Mainstream outlets — the New York Times, Wall Street Journal, and Washington Post — are almost sure to follow. If they do, however, they should take care to pay any attention to two key factors that are easily ignored or forgotten: (a) changes in campaign finance and disclosure laws that have fundamentally altered the political landscape in recent years, and (b) union contributions to state and local elections – which have a long history.
Three years ago, for example, the national teachers union called American Federation of Teachers (AFT) poured a reported $1 million into an effort to unseat a local official the union didn’t like — Washington, DC Mayor Adrien Fenty — and replace him with a challenger the union preferred named Vincent Gray. Sound familiar?
“Collaboration is the right way to do reform,” AFT President Randi Weingarten told Politico shortly after the 2010 primary election. “That’s who Vincent Gray is, that’s why our members supported him.”
By and large, the new EdWeek and Hechinger Report articles include useful if familiar information — along with a few tidbits that may be new.
The Education Week story (L.A. School Board Race Tops Spending Records) notes that spending on the LAUSD races is 80 percent from independent expenditures -and represents a 977 percent increase over the primary in 2009. The story also notes high-spending precedents in New Orleans last year and in the state of Louisiana in 2011.
The Hechinger Report story (Local school districts are new target of education reformers) notes the strange path that school reform advocacy has followed in recent years starting from state and national efforts down to local races, rather than from the ground up.

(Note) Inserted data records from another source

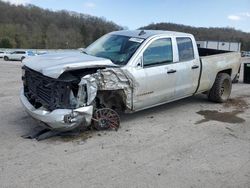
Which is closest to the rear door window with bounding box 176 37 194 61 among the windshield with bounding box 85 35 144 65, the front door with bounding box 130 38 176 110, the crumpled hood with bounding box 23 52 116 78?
the front door with bounding box 130 38 176 110

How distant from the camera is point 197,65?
7.99m

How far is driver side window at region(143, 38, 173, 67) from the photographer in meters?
6.80

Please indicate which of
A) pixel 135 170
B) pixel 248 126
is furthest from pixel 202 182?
pixel 248 126

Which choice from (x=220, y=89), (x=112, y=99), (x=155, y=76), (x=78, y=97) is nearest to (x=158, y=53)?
(x=155, y=76)

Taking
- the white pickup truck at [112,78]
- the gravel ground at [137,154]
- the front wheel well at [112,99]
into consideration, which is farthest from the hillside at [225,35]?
the front wheel well at [112,99]

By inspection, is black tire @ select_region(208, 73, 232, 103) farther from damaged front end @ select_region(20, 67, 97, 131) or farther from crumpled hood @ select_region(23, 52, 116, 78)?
damaged front end @ select_region(20, 67, 97, 131)

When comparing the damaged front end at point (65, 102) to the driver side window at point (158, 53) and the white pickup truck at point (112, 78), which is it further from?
the driver side window at point (158, 53)

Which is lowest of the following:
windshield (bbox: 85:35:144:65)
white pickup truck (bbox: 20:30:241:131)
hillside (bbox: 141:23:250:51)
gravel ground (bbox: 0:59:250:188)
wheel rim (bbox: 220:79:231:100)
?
gravel ground (bbox: 0:59:250:188)

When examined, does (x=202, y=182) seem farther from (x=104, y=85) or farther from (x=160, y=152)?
(x=104, y=85)

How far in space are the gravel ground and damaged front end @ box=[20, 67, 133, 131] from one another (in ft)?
1.10

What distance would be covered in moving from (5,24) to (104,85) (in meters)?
104

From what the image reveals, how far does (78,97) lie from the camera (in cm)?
567

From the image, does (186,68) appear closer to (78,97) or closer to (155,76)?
(155,76)

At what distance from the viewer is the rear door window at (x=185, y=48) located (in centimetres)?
761
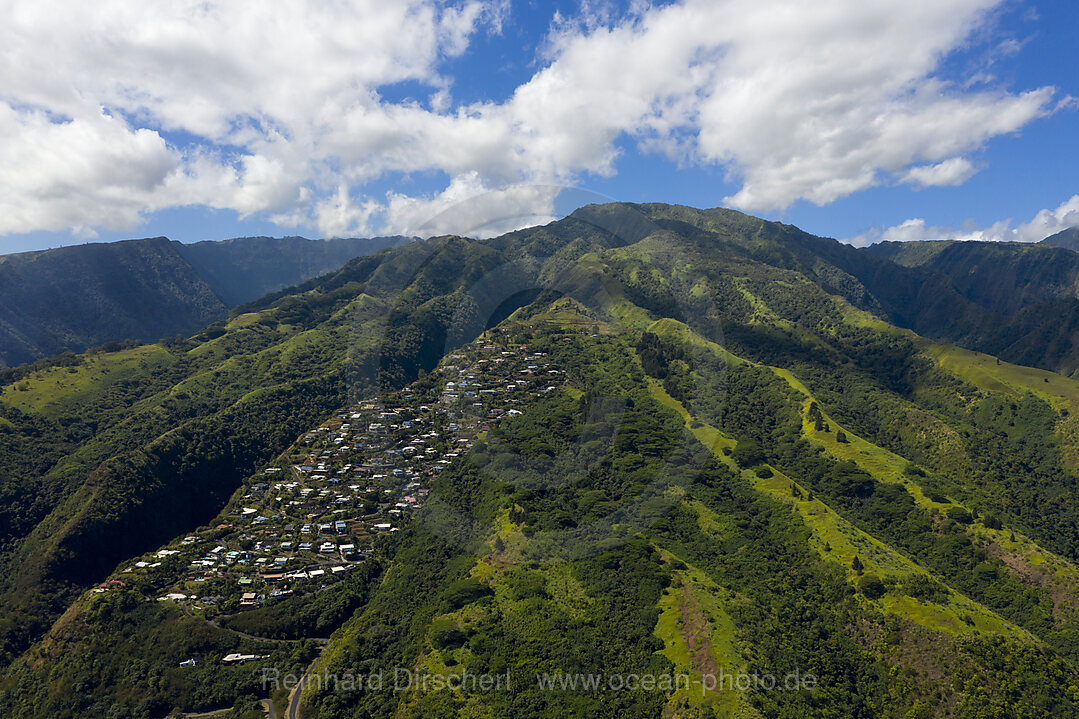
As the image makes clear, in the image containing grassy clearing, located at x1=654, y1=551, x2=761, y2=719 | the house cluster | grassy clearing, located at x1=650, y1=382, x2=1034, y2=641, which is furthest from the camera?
the house cluster

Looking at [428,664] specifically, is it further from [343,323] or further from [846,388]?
[343,323]

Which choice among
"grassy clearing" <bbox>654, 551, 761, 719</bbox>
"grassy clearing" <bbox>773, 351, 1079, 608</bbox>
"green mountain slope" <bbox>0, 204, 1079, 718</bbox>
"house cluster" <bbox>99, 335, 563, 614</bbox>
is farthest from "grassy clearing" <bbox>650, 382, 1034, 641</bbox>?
"house cluster" <bbox>99, 335, 563, 614</bbox>

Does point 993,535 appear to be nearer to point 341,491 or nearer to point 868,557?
point 868,557

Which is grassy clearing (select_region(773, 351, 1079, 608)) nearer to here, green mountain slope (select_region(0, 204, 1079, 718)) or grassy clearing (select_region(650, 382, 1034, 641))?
green mountain slope (select_region(0, 204, 1079, 718))

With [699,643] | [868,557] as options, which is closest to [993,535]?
[868,557]

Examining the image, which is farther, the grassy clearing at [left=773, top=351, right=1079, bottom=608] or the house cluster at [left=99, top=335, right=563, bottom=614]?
the house cluster at [left=99, top=335, right=563, bottom=614]

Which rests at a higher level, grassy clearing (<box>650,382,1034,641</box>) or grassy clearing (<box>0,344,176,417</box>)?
grassy clearing (<box>0,344,176,417</box>)

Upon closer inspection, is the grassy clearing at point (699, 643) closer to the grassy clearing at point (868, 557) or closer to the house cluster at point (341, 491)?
the grassy clearing at point (868, 557)

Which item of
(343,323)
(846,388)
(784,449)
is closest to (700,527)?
(784,449)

State and national reform advocates have been getting involved in local races for the last two or three election cycles, Hechinger notes.
Both articles address the possibility of a voter backlash against the eye-popping outside funding.
But only a narrow, ahistorical look at outside funding focuses solely on reformers’ efforts to win local school board races, or ignores changes in campaign finance rules that have sent campaign spending skyrocketing in nearly every kind of political contest.